Hope-Bailie says the idea of the hype cycle was conceived in 1995 by a prominent analyst/research house in the US as a commentary on the common pattern of human response (‘hype’) to technology.
“A hype cycle is a graphical way to track multiple technologies within an IT domain or technology portfolio. It characterises the response to the emergence of a technology from an initial ‘over-enthusiasm’ through a period of ‘disillusionment’ to an eventual understanding of the technology’s relevance and role in a marketplace – the ‘plateau of high adoption’.
“Distinct indicators of market, investment and adoption activities are associated with each phase,” he says. “Many industry watchers maintain that de-duplication technology has passed through the ‘trough of disillusionment’ and has entered the final phase.”
He likens the process to runners halfway through the opening phase of a long distance race: “The players in the de-duplication arena have settled down after an initial spurt and are taking stock of who is ahead of whom. The stakes are high and a ‘winner-takes-all’ mentality seems to pervade. The model for victory seems a simple one: He with the most features and the best performance wins.”
According to Hope-Bailie, backup de-duplication is a spinoff from the D2D (disk-to-disk) backup approach.
“D2D backup boasted several advantages over tape based backup, mainly related to overcoming the natural shortcomings of streaming tape media. D2D benefits include the ability to sustain multiple streaming sessions to the same media, and the ability to locate the position of a record very quickly for a restore,” he says.
“The problem with D2D was the fact that although disk was becoming cheaper, it was still more expensive than tape cartridges, so the idea of keeping a full weekly-monthly-yearly backup regime stored on disk was untenable.

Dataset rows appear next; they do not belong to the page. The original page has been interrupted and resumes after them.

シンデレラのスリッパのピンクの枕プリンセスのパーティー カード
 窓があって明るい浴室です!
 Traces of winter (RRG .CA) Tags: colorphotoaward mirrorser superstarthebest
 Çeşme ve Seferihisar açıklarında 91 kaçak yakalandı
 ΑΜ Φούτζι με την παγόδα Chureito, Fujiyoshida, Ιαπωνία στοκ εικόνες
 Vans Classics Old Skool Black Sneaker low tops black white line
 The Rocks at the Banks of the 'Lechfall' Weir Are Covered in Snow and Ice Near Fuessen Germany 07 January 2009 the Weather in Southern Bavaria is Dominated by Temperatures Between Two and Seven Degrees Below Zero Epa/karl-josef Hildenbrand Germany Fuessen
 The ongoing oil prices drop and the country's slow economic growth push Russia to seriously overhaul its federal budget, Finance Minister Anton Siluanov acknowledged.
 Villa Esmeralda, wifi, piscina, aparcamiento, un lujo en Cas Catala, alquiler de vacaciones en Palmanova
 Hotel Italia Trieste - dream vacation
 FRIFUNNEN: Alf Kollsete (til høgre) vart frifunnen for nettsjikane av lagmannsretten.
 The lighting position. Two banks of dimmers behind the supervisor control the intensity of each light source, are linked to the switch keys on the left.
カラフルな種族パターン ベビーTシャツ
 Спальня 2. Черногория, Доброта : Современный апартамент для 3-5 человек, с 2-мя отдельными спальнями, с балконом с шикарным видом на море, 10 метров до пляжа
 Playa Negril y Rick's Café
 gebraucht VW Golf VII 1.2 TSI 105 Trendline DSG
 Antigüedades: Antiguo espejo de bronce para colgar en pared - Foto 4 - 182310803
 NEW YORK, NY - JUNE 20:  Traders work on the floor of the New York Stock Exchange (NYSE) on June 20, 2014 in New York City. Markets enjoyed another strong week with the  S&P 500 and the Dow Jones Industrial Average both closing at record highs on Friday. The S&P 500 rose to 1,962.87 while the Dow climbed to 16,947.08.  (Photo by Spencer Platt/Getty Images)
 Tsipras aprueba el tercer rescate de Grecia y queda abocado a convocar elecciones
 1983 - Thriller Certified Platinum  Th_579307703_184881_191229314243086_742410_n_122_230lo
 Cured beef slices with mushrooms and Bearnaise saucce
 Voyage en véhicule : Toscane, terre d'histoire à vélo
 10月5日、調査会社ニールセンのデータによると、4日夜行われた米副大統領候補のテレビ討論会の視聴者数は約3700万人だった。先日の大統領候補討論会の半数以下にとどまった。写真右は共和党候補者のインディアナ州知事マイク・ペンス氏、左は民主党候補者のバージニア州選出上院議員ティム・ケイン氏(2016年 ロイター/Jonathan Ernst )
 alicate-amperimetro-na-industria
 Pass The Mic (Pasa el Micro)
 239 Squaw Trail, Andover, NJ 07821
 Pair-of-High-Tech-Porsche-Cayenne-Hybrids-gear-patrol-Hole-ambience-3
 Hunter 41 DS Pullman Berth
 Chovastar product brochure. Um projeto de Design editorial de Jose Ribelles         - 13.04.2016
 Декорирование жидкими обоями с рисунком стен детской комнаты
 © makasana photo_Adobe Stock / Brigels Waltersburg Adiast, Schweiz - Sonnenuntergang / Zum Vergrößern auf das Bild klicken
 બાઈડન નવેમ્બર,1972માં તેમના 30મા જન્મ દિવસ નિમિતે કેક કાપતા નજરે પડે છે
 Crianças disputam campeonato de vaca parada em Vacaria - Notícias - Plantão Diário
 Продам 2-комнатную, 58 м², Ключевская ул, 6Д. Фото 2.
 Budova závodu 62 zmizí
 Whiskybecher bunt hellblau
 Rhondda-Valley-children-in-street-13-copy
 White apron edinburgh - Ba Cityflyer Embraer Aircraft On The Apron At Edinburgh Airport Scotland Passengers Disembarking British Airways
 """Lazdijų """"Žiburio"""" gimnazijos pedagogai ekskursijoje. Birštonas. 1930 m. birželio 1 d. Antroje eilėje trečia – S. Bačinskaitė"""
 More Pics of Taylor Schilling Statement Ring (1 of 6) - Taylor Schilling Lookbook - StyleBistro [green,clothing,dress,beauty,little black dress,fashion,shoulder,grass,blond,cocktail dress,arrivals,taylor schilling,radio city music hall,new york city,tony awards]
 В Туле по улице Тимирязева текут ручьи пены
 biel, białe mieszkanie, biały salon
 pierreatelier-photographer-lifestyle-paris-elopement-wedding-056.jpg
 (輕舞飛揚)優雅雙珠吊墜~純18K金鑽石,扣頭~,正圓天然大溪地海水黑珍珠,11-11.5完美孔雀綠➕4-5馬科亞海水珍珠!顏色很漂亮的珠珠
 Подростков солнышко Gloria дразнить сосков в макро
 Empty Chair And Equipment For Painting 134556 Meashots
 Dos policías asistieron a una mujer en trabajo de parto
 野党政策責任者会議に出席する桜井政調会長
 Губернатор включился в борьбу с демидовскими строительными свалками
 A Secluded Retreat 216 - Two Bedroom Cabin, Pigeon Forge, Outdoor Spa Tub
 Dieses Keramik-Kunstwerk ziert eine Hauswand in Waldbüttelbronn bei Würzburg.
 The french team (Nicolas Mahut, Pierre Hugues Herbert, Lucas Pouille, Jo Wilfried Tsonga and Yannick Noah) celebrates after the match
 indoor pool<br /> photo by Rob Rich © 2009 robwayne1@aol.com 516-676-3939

With the arrival of de-duplication, this became both possible and affordable. Thus de-duplication was initially an enabler for the large-scale uptake of D2D.”
Hope-Bailie adds that the de-duplication techniques applied in this way are referred to as ‘target-based’ and most offerings available today are of this type. These include in-line de-duplication – in which the data is de-duped as it is ingested – and ‘post-processing’ in which the de-duplication is applied retrospectively.